I’ll say it straight away: Microsoft wins outright on their presentation of the phone. The Windows interface is colour consistent, makes it possible to easily see what you need to find quickly, allows easy reorganisation to the users’ tastes and foibles, and is by far the better of the two interfaces.
The Apple iOS interface looks like someone ate a curry and threw up on a chess board. It uses icons. There is little or no colour coördination between icons, the layout’s form is a visual dripping tap, the user has a little gross control and no fine control over icons’ placement or appearance, and the icon order is, by default, completely disorganised.
If you want to find an app on the Windows phone, you look, and there it is. If you want to find an app on iOS, you search between pages and pages of visually confusing mess. There’s nothing distinctive in the layout at all. iOS’s finder is such a wasted opportunity.
Apple should throw out this mess and replace it with something dramatically better, like, for example, Windows Modern. Apple could redeem themselves slightly, by switching to monochrome, so at least getting rid of the colour confusion. But really, though, I can’y believe, after god knows how many decades of user interfaces, that Apple are so utterly stuck in the past.
In these screenshots, you’ll see that I’ve put the tiles on my 950 XL to the left of the screen. This is actually so I can quickly shove the phone in my pocket without starting a random app, when, for example, a ticket inspector suddenly appears over my shoulder. I cannot do that on the iPhone 11.
You’ll see immediately that the icons on the 950 XL are pretty much colour consistent (I chose the blue). You’ll see that no space is wasted between the icons, because they actually look good, and fit, together. None of this is true with the iPhone.
You’ll see that I’ve made the calendar tile bigger than other items. Indeed, it is possible to make tiles rectangular, larger and smaller. You’ll see that there’s an entry to be read on my calendar. Indeed, many apps offer quick summaries on a large tile. You’ll see that I’ve placed some file in a tale at the bottom. It is very easy, on the 950 XL, to arrange things to appeal to your eye, so you are quickly drawn to what’s important to you. None of that is possible on an iPhone.
You’ll notice some of the icons look like they contain multiple things. That’s one thing that is true on the iPhone.

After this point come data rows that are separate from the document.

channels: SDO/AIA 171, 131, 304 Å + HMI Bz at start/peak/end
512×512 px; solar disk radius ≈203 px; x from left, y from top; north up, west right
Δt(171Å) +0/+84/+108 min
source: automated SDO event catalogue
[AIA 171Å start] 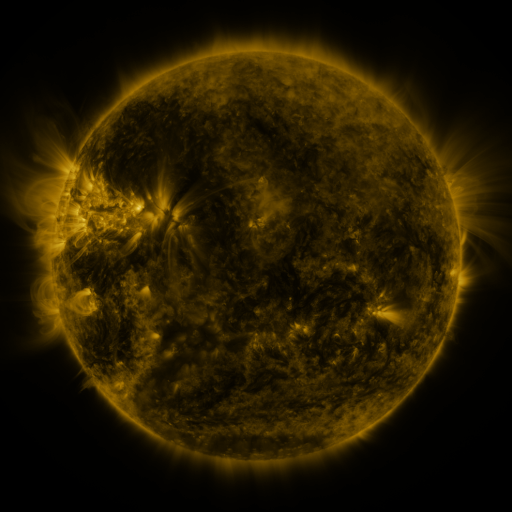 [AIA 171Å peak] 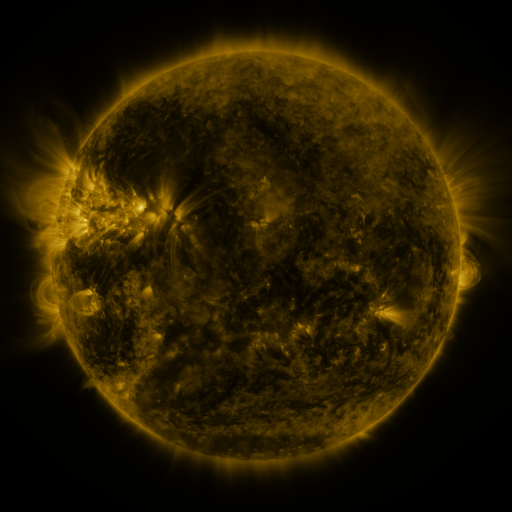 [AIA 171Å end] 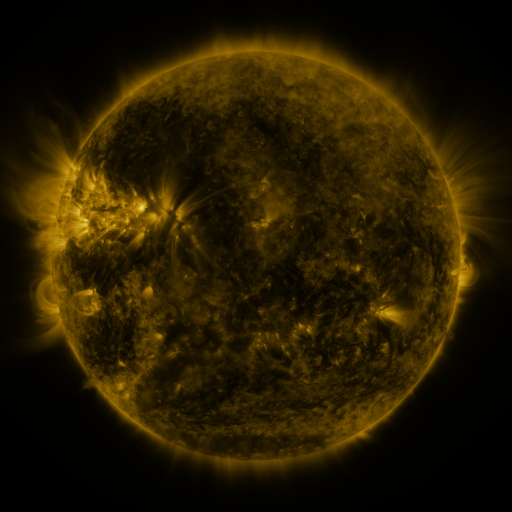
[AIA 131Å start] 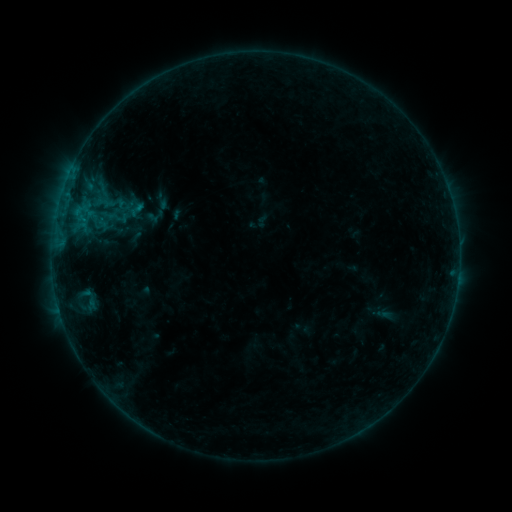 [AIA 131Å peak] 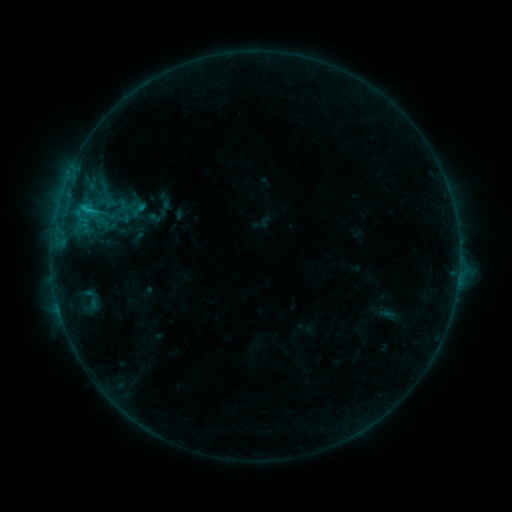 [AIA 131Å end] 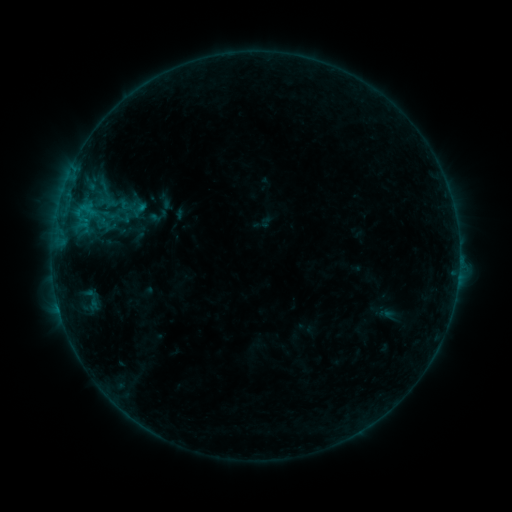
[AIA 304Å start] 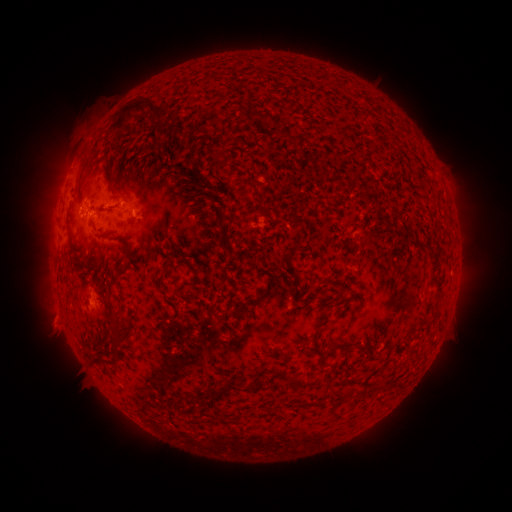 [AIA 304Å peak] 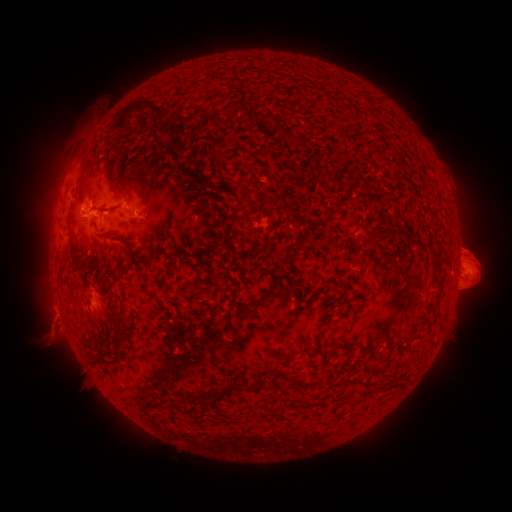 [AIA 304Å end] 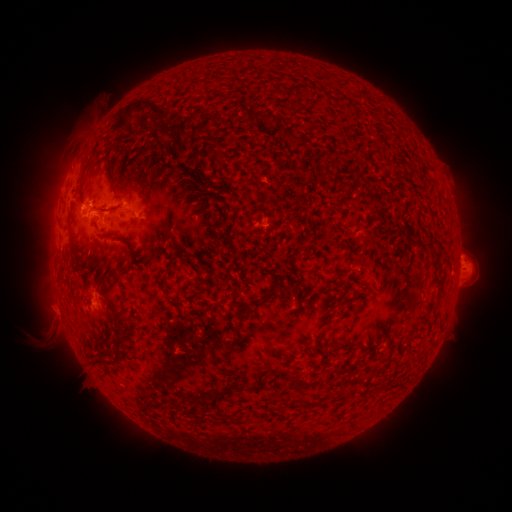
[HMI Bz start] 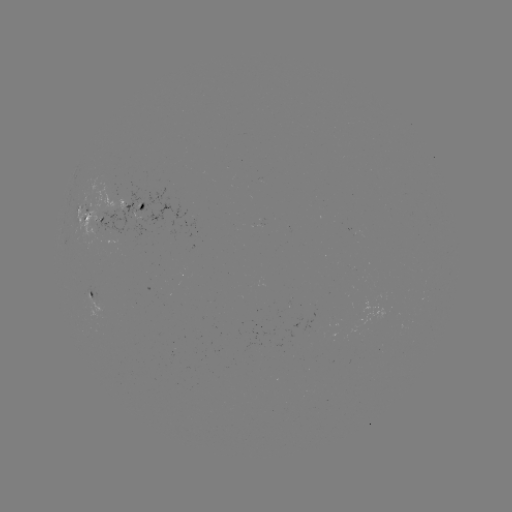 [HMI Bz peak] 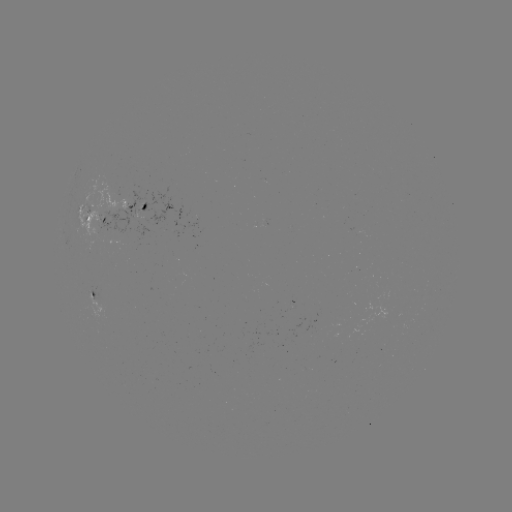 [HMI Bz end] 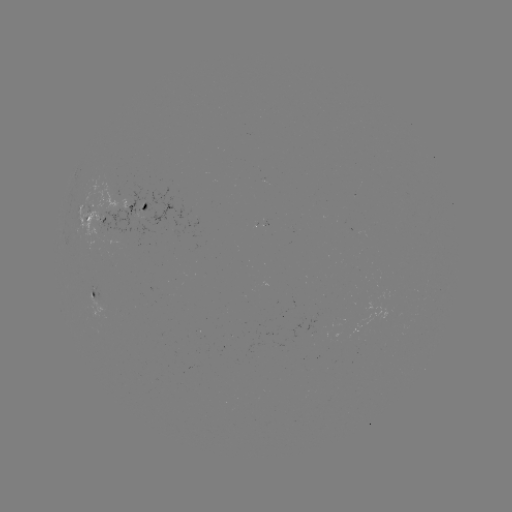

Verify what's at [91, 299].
emerging-flux region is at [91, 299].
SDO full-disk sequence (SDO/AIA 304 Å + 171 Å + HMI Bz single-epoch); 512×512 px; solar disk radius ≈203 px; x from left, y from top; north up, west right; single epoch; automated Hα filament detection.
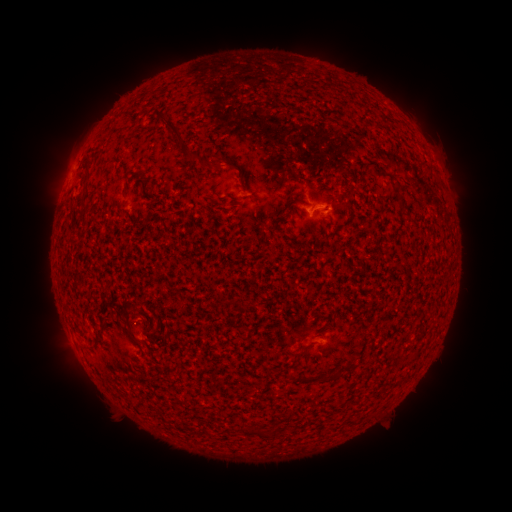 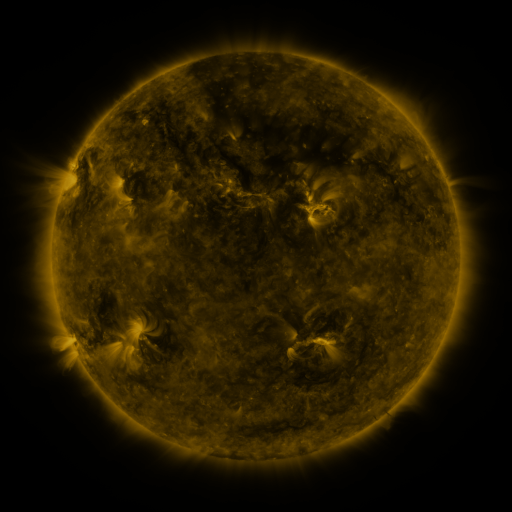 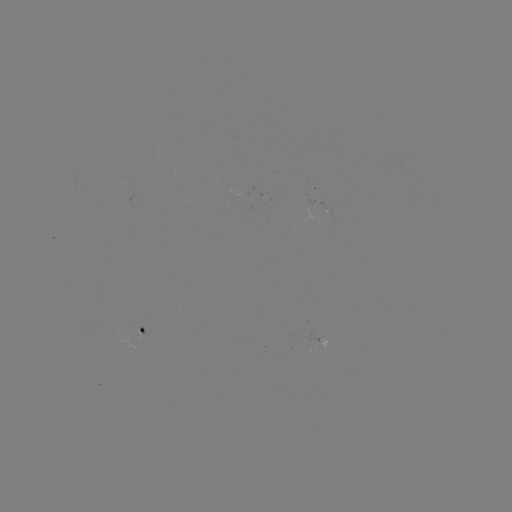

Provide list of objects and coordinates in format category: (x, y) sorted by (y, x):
filament: (159, 115)
filament: (177, 131)
filament: (193, 156)
filament: (215, 162)
filament: (292, 202)
filament: (400, 204)
filament: (319, 207)
filament: (406, 214)
filament: (101, 341)
filament: (347, 368)
filament: (334, 375)
filament: (311, 380)
filament: (258, 433)
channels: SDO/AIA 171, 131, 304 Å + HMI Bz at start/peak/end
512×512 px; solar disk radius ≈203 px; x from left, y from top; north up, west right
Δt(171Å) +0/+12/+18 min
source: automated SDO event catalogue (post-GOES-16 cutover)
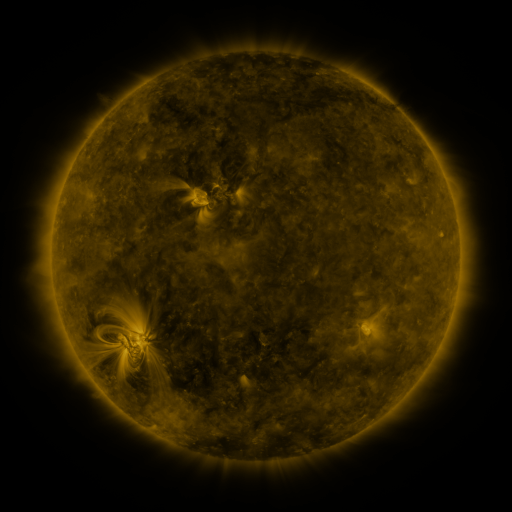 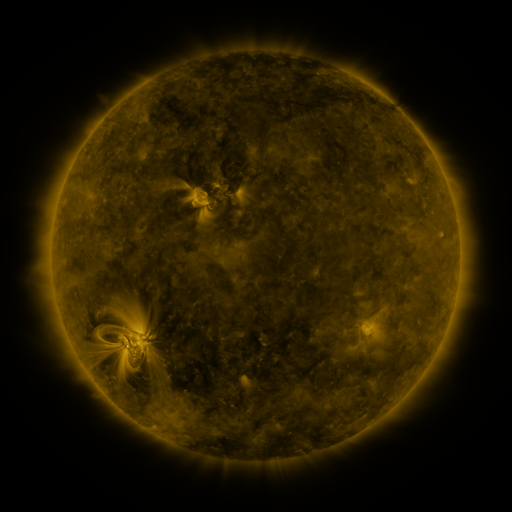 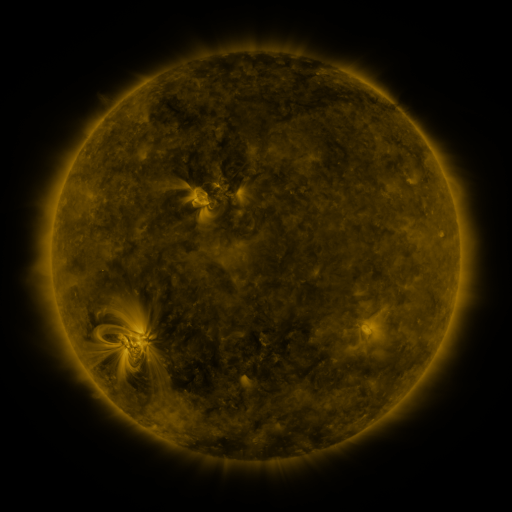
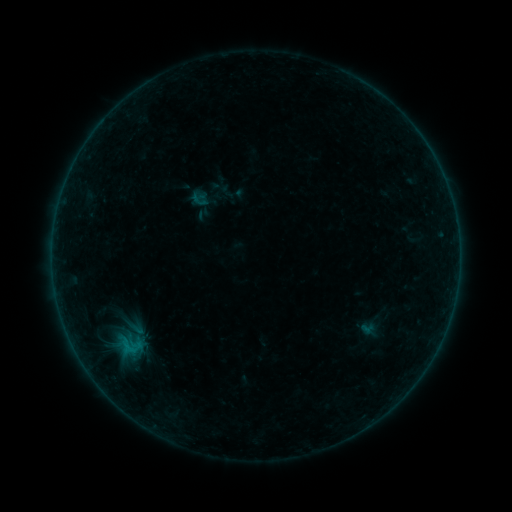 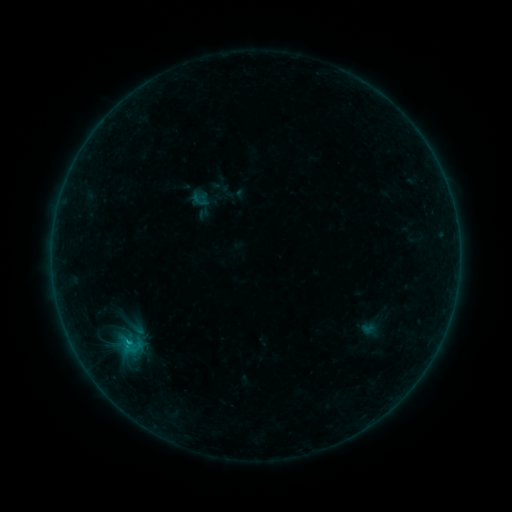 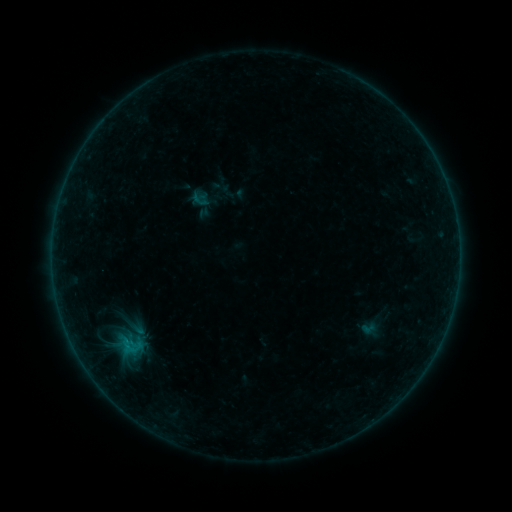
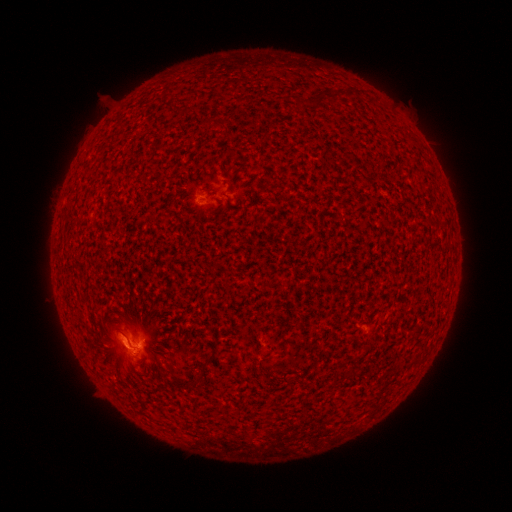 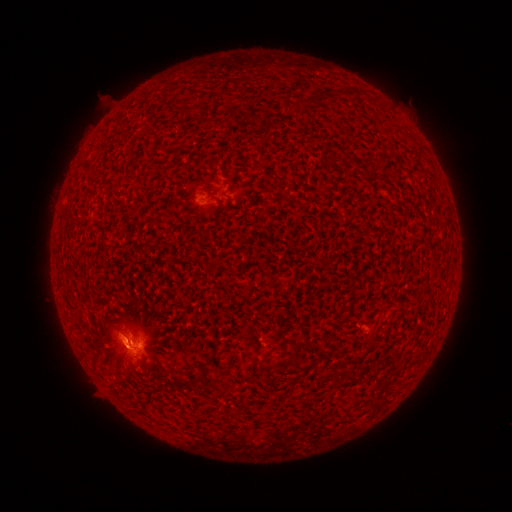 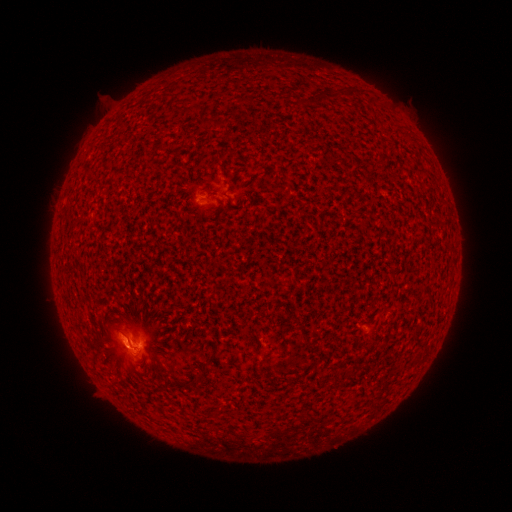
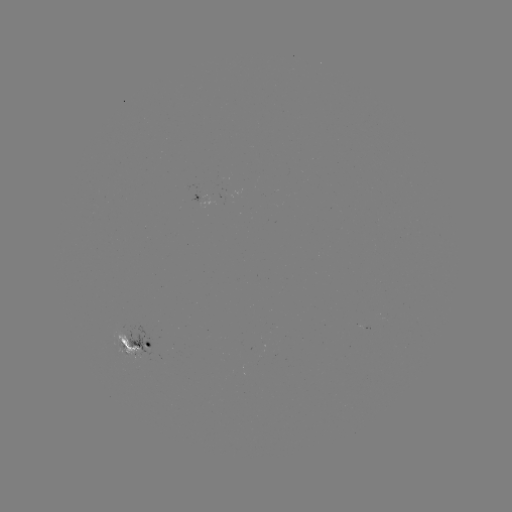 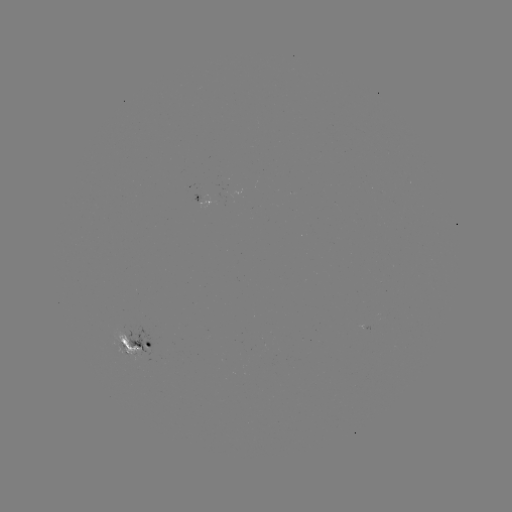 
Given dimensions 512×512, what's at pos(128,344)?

However, on the Lumia, I can put as many objects as I like in a container, and they’ll all visible when the folder is opened, and in fact the surrounding objects remain active. The iPhone limits a folder to nine objects, otherwise you have to turn the folder’s page over to get to more of them. The iPhone tries to copy the idea from Windows, and gets it so utterly wrong.
Windows does not force me to put all apps on the front. I keep rarely used apps off the front screen. In fact, the Windows 10 phone a second interface to apps, an alphabetical list, which allows me to find something by name. The alphabet is something that is beyond the ken of Apple, judging by their deeply appalling podcast app.
The very fact that the dreadful Apple user interface is pretty well copied in Android, and that Windows is no longer available on phones, screams design cartel to me. The iPhone interface design is dismal shite, yet it won. There is no way that it could have won fairly. Having said that, Microsoft is not famous for fair competition practices. Clearly the problem is the market, and more to the point its regulation, not the software manufacturers. Shite should never destroy quality.
In these images, I’ve done what I can to tidy up the Apple presentation of apps. I wish I could do a lot more. Unmodified, it presents a continuous sequence of apps in random order, without colour coördination, form variation, or anything to help their visually. I cannot do anything that I did on my Windows phone, unfortunately, so it is not possible on an iPhone 11 to create a properly usable app launcher. Having worked with a genius, I now have to work with a lazy self–entitled daddy’s boy.
In other words, here, Microsoft wins utterly.